There’s a pervasive belief in Canada that wireless phone service prices are a ripoff. To suggest otherwise is heresy.
Countless commentaries provide fodder for this belief, and every few years a politician takes on the purported problem. In the mid-2010s, for example, Industry Minister James Moore supported the entry of Verizon, although the U.S.-based prospective competitor backed away.
Prime Minister Justin Trudeau promised in his 2019 election campaign to lower wireless prices. The big three telecom firms – Rogers, Bell and Telus – now have two years to lower mid-tier prices by 25 per cent or face regulatory action.
What sticker prices don’t tell
The big three do dominate the Canadian wireless market with a 90 per cent revenue share. However, the notion that Canada’s prices are an outlier relative to peer nations is not only false, it serves the overbearing regulatory arm of the federal government. Price controls undermine investment, remove incentive for innovation and backfire for consumers.
The perennial problem with headline-grabbing price comparisons is they’re superficial and overlook relevant considerations such as quality, consumer preferences, geography and investment for technological advances.
It may surprise Canadians to know that from 2008 to 2017, the prices for different wireless phone-service packages, adjusted for inflation, have decreased between six and 45 per cent. Why then have service bills increased?
The State of Competition in Canada’s Telecommunications Industry, authored by Martin Masse of the Montreal Economic Institute, explains that Canadians are simply choosing to purchase more and better services. These are, of course, pricier.
For instance, if basic and unlimited phone plans are both getting cheaper over time, but more people are buying the unlimited one, then the average bill can still increase. Canada ranks sixth in tablet and smartphone usage, meaning we’re among the largest data consumers in the world.
Canada’s geography also presents a challenge. Wireless providers must invest in massive infrastructure and incur high fixed costs to serve our large and sparse population. Tiny Luxembourg, for example, boasts some of the best wireless rates, but with 2,584 square km, its infrastructure costs are nothing like Canada’s, which cover a landmass of 9.84 million square km.
In fact, Canada ranks third in private telecom reinvestment as a percentage of revenue with an average of 22.7 per cent between 2005 and 2015 (far higher than the 15 per cent average for the 35 Organization for Economic Co-operation and Development countries). According to Bank of America Merrill Lynch data, Canadian telecom companies’ capital expenditure per wireless subscriber is $67.48, the highest among G7 countries.
New gadgets and devices that connect to the internet mean an ever-increasing demand for faster connections. Over the next couple of years, Canada’s wireless operators will invest some $26 billion in 5G infrastructure to accompany technological change.
Free riding is a cure worse than the disease
Navdeep Bains, Canada’s minister of innovation, science and economic development, has been pushing for mandatory access to infrastructure for mobile virtual network operators.
These operators don’t own their networks but rather rent and resell existing networks. The federal government claims that forcing major companies to share their infrastructure with small virtual network operators will increase consumer choice, lower prices and increase competition.
Not surprisingly, the telecom companies are resisting free riders. Telus, for example, has said such a policy would lead it to cut $1 billion in spending, as well as 5,000 jobs.
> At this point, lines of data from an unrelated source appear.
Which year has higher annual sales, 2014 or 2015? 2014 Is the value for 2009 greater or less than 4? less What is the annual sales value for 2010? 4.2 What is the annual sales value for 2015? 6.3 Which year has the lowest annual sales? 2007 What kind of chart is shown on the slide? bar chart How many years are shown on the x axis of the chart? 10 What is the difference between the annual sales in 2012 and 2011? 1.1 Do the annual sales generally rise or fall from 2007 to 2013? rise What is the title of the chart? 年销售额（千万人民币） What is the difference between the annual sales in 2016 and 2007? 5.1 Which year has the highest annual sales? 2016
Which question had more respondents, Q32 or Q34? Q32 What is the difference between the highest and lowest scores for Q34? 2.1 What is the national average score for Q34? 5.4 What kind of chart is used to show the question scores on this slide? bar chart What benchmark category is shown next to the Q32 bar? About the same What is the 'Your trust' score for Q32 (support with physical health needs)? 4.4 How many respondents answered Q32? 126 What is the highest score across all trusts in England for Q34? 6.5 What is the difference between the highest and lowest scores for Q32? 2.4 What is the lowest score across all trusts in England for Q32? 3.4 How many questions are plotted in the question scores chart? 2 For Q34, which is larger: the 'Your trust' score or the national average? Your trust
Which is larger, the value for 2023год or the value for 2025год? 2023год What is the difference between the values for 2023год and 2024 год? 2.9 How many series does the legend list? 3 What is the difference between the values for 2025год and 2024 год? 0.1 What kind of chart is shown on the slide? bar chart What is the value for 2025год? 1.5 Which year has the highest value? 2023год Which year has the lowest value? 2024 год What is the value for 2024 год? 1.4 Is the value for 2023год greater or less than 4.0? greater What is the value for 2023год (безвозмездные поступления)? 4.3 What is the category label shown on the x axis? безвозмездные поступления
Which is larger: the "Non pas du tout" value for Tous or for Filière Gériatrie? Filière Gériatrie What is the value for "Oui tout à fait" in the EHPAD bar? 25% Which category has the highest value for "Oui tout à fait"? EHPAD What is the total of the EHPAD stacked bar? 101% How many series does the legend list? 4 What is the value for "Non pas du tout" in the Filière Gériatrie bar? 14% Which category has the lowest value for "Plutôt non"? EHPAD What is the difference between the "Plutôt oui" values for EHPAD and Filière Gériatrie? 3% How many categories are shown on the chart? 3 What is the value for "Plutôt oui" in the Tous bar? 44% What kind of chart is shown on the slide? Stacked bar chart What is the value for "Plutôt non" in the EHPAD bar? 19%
Mandating virtual network operators access to private infrastructure at artificially low prices would almost certainly reduce consumers’ service bills in the short run. However, the unintended consequence of reducing the incentive to invest would to hinder 5G deployment across Canada and, in the long term, keep wireless prices higher than they otherwise would have been.
Talking points tend to pass unchallenged when they feed into a narrative the public wants to believe. The Globe and Mail echoes that narrative: “Report after report, year after year, has confirmed that cellphone services cost more in Canada than almost anywhere in the world.”
Our telecommunications industry is one of the few areas in Canada that appears healthy and functioning. Looking to the federal government to impose lower prices without consequences defies logic. Given the telecom industry’s vital role in preparing Canada for the new digital economy and the post-pandemic recovery, an ill-conceived, albeit popular, intervention could have devastating ramifications for the country’s competitiveness.
As Masse wrote in his report, “sustainably lower prices are the result of technological innovation, investment and entrepreneurship, not of regulatory intervention.”
Daniel Duarte is a research associate with the Frontier Centre for Public Policy. Caitlin Rose Morgante, a Boston University economics student, contributed to this article.